Indiana should lift 2 bans on alcohol

From the Post-Trib:

Indiana is one of just three states that has a complete ban on the sale of liquor when the polls are open.

Both prohibitions should be eliminated for a variety of reasons.

Prohibiting the sale of alcohol on Election Day — in taverns, restaurants and package liquor stores — is a throwback to the day when many polling places were in taverns.

It also was an effort to make it more difficult for unscrupulous politicians to buy votes by passing out bottles of alcohol to the homeless and those who stood in unemployment lines.

The Election Day prohibition not only doesn’t make sense today, it also hurts the state financially in terms of lost sales tax revenue.
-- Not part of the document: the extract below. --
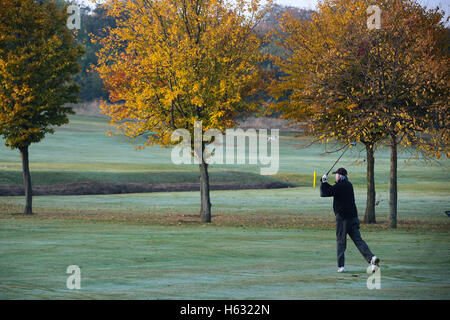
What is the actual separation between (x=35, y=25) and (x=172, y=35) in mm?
7423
Shopkeepers also suffer because no one is walking through their doors while the polls are open.

The ban on the sale of alcohol on Sunday also makes no sense.

For example, Indiana law allows a person to order alcoholic beverages on a Sunday if he or she is in a tavern or restaurant.

But the law also prohibits package liquor stores, grocery stores and pharmacies from selling alcohol on Sundays.

In other words, the law is saying it is all right to go out to dinner, have a drink or two and then drive. But you can’t purchase alcohol at a liquor store for consumption at home. It’s time to make the changes.